Answer to RQ3. The sampling strategy plays an important role in the performance of \(\Downarrow _{{ SRA}}\) especially for soundness. Our sampling strategy depends on two factors: (1) manually sampled sets via the heuristic H and (2) each-used or pair-wise selection for object samples. We used manually sampled sets for three abstract values: UInt, NUInt, and OtherStr. To sample concrete values from them, we used three methods: Base simply follows the guidelines described in Sect. 3.1, Random generates samples randomly, and Final denotes the heuristics determined by our trials and errors to reach the highest ratio of sound results. For object samples, we used three pair-wise options: HeapPair, ThisPair, and ArgPair.

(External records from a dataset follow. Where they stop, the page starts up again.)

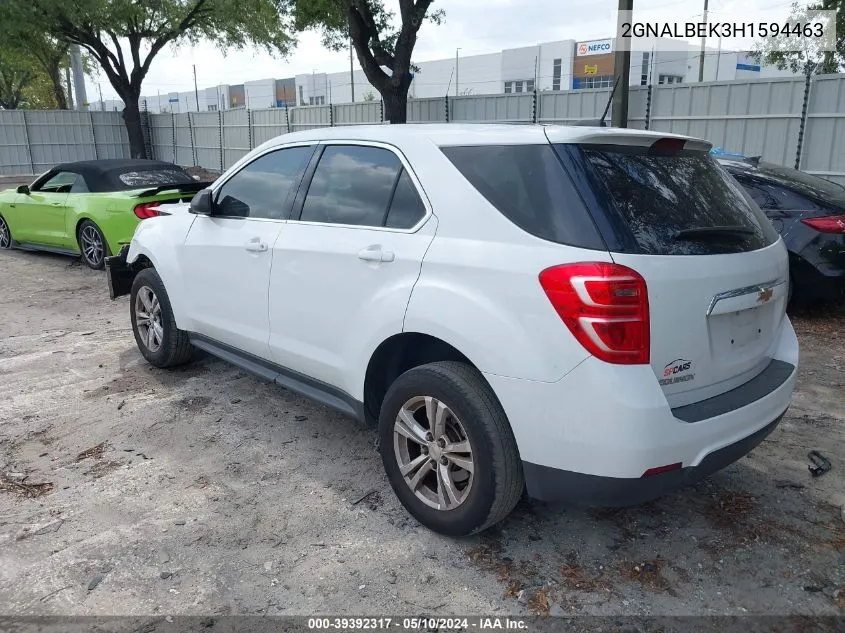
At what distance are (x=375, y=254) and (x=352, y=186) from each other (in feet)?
1.76

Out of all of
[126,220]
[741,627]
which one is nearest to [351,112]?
[126,220]

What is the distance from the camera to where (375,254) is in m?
3.16

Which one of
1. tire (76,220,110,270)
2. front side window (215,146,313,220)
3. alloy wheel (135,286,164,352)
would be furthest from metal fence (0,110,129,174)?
front side window (215,146,313,220)

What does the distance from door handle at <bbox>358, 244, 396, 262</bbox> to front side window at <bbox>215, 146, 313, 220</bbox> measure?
887mm

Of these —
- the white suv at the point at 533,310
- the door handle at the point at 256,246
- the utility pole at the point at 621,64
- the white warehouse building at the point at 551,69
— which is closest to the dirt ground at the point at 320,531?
the white suv at the point at 533,310

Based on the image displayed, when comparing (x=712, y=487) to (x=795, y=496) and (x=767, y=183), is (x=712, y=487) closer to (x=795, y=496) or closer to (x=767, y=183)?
(x=795, y=496)

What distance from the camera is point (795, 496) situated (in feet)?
11.2

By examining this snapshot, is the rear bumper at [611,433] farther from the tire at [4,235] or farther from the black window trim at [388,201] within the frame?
the tire at [4,235]

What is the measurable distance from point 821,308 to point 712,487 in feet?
14.9

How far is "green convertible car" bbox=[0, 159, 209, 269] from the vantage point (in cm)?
837

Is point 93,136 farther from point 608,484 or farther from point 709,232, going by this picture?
point 608,484

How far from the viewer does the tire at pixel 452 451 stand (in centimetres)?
271

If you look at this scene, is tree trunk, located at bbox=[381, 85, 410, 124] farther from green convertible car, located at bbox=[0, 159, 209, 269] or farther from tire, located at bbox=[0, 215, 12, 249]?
tire, located at bbox=[0, 215, 12, 249]

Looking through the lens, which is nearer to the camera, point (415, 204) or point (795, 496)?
point (415, 204)
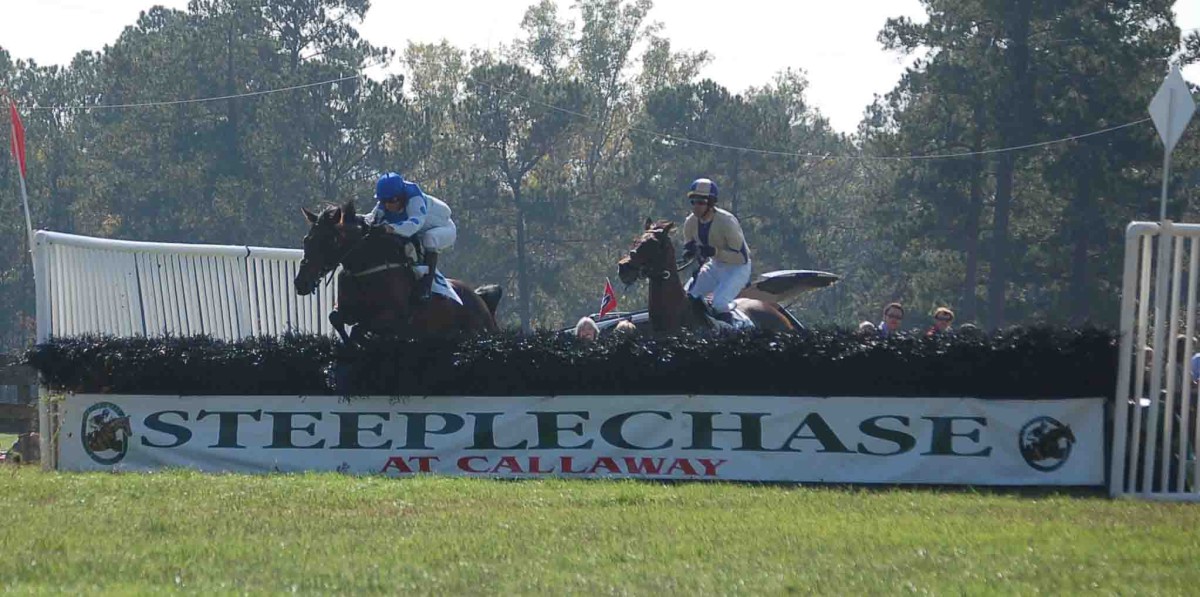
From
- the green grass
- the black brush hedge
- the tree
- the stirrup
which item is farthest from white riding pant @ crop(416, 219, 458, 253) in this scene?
the tree

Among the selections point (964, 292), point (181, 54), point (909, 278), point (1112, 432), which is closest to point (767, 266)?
point (909, 278)

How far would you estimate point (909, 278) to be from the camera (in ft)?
158

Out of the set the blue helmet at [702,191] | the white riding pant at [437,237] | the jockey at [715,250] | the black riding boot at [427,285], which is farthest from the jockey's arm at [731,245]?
the black riding boot at [427,285]

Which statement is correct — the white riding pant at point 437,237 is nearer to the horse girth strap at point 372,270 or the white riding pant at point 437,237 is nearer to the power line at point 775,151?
the horse girth strap at point 372,270

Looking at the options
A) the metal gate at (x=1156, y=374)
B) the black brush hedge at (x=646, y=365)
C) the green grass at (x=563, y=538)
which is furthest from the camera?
the black brush hedge at (x=646, y=365)

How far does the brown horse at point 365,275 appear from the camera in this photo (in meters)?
13.8

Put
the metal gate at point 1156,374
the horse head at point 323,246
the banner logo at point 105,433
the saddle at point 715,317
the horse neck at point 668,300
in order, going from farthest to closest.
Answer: the saddle at point 715,317 → the horse neck at point 668,300 → the horse head at point 323,246 → the banner logo at point 105,433 → the metal gate at point 1156,374

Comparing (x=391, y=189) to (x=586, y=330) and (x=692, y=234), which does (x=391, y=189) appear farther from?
(x=692, y=234)

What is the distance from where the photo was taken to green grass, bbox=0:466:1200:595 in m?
7.64

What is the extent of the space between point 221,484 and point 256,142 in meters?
44.5

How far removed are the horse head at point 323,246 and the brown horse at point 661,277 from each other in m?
2.43

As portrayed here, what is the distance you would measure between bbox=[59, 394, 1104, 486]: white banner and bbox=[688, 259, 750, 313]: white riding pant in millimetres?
3264

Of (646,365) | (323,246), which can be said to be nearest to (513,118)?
(323,246)

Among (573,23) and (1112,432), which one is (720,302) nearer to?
(1112,432)
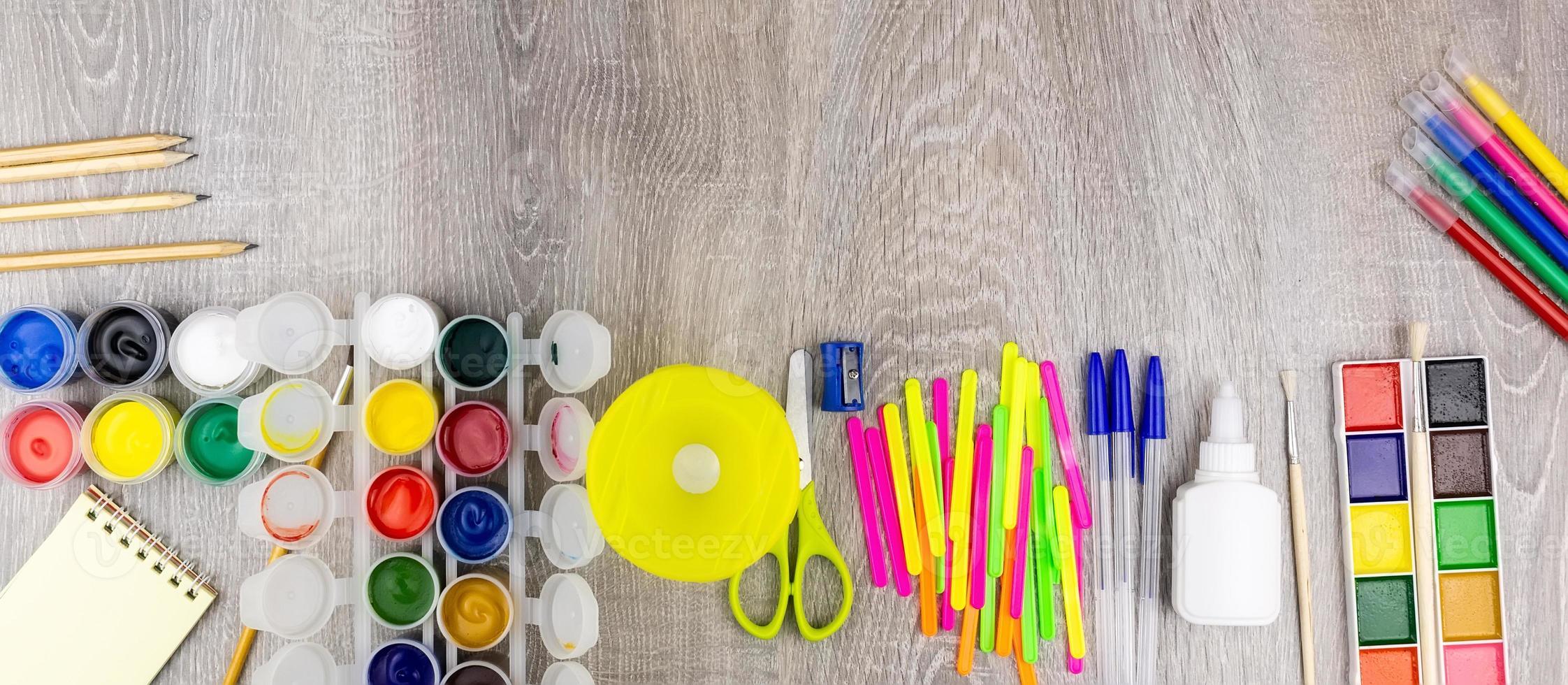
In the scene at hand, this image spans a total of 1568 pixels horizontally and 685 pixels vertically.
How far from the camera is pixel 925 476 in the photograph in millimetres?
757

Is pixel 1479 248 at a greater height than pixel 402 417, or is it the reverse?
pixel 1479 248

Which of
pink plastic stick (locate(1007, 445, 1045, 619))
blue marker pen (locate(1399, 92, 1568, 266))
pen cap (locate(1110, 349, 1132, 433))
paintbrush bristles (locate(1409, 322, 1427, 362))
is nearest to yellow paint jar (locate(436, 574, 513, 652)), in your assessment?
pink plastic stick (locate(1007, 445, 1045, 619))

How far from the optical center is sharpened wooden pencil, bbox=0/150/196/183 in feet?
2.63

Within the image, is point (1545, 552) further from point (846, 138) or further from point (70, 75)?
point (70, 75)

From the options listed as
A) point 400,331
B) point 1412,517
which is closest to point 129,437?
point 400,331

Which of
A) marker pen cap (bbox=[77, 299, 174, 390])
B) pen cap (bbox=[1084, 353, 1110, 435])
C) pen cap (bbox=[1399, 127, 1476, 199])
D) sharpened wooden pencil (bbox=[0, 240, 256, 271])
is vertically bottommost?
pen cap (bbox=[1084, 353, 1110, 435])

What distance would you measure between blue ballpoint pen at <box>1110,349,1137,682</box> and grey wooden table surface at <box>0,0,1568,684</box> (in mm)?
38

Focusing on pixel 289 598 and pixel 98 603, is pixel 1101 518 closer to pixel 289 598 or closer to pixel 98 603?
pixel 289 598

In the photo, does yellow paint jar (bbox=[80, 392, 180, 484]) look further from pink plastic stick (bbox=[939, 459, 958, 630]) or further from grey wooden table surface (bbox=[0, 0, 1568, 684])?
pink plastic stick (bbox=[939, 459, 958, 630])

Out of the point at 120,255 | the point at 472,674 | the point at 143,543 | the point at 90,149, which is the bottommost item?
the point at 472,674

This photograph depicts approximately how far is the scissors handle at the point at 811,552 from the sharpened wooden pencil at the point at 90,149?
68cm

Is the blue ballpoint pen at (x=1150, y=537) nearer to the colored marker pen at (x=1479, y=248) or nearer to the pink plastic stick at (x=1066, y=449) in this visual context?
the pink plastic stick at (x=1066, y=449)

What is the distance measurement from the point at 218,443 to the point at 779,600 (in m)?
0.54

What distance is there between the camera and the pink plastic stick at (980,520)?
2.47 ft
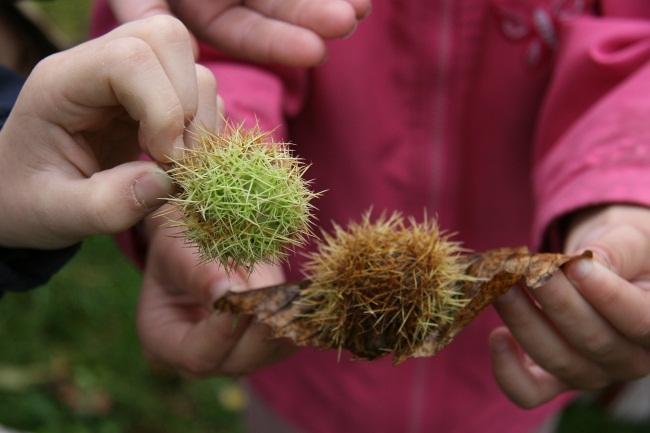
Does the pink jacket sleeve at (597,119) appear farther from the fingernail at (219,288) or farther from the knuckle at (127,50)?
the knuckle at (127,50)

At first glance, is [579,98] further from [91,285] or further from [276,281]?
[91,285]

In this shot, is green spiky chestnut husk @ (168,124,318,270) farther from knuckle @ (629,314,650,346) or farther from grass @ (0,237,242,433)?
grass @ (0,237,242,433)

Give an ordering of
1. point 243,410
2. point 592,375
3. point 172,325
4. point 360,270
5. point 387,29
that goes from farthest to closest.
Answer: point 243,410
point 387,29
point 172,325
point 592,375
point 360,270

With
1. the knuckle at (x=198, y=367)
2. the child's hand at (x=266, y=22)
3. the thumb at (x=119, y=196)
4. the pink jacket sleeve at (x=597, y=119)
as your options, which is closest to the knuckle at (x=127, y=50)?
the thumb at (x=119, y=196)

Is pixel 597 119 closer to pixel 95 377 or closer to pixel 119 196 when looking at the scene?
pixel 119 196

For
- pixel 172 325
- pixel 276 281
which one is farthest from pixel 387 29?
pixel 172 325

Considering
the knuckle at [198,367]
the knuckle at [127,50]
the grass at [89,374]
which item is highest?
the knuckle at [127,50]

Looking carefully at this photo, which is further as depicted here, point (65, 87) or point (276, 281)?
point (276, 281)

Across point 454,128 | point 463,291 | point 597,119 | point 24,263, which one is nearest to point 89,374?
point 24,263
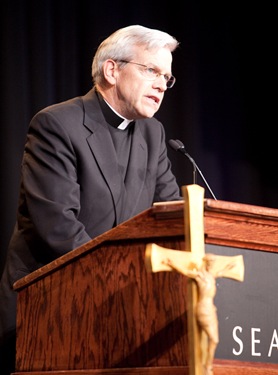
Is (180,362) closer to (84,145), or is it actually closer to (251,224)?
(251,224)

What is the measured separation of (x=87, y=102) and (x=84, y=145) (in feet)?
0.98

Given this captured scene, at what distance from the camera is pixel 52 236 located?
110 inches

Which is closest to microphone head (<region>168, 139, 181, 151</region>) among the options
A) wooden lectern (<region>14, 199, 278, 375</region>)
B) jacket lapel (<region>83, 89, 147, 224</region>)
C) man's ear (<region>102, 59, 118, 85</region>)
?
jacket lapel (<region>83, 89, 147, 224</region>)

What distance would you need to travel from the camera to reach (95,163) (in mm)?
3082

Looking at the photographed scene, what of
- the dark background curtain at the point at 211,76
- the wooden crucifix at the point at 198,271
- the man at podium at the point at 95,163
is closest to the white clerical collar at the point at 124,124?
the man at podium at the point at 95,163

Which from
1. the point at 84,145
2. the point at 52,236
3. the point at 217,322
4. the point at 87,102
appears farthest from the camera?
the point at 87,102

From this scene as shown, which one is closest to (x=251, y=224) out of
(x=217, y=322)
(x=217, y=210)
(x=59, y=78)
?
(x=217, y=210)

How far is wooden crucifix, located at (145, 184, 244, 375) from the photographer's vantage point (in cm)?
199

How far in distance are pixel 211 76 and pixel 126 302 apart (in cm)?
293

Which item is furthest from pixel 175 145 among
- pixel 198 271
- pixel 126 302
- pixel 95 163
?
pixel 198 271

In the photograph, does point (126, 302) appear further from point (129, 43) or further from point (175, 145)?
point (129, 43)

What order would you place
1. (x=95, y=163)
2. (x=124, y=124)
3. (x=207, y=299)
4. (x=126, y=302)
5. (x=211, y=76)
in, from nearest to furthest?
(x=207, y=299) → (x=126, y=302) → (x=95, y=163) → (x=124, y=124) → (x=211, y=76)

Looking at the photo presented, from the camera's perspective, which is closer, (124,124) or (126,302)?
(126,302)

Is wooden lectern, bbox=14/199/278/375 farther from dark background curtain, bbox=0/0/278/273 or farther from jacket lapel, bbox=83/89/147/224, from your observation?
dark background curtain, bbox=0/0/278/273
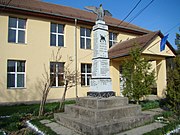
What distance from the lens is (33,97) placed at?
1343cm

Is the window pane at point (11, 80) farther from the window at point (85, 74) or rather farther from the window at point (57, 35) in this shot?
the window at point (85, 74)

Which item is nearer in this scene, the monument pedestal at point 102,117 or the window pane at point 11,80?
the monument pedestal at point 102,117

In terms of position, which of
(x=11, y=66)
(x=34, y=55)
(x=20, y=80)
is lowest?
(x=20, y=80)

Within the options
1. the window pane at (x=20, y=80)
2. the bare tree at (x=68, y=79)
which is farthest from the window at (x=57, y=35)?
the window pane at (x=20, y=80)

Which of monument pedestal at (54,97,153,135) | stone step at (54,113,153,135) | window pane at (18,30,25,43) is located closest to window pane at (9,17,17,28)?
window pane at (18,30,25,43)

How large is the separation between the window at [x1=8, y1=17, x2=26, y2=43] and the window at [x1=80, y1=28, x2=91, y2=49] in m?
5.18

For various sampling configurations, Table 4 summarizes the ratio of sound results, the average and maximum numbers of samples for the test cases used in RQ2.
The table shows that Base and Random produced sound results for 85.0% and 84.9% (the worst case among 10 repetitions) of the test cases, respectively. Even without any sophisticated heuristics or pair-wise options, \(\Downarrow _{{ SRA}}\) achieved a decent amount of sound results. Using more samples collected by trials and errors with Final and all three pair-wise options, \(\Downarrow _{{ SRA}}\) generated sound results for 99.4% of the test cases by observing more behaviors of opaque code.
5.3 Limitations
A fundamental limitation of our approach is that the \(\Downarrow _{{ SRA}}\) model may produce unsound results when the behavior of opaque code depends on values that \(\Downarrow _{{ SRA}}\) does not support via sampling. For example, if a sampling strategy calls the Date function without enough time intervals, it may not be able to sample different results. Similarly, if a sampling strategy does not use 4-wise combinations for property descriptor objects that have four components, it cannot produce all the possible combinations. However, at the same time, simply applying more complex strategies like 4-wise combinations may lead to an explosion of samples, which is not scalable.
Our experimental evaluation is inherently limited to a specific use case, which poses a threat to validity. While our approach itself is not dependent on a particular programming language or static analysis, the implementation of our approach depends on the abstract domains of SAFE. Although the experiments used well-known benchmark programs as analysis subjects, they may not be representative of all common uses of opaque functions in JavaScript applications.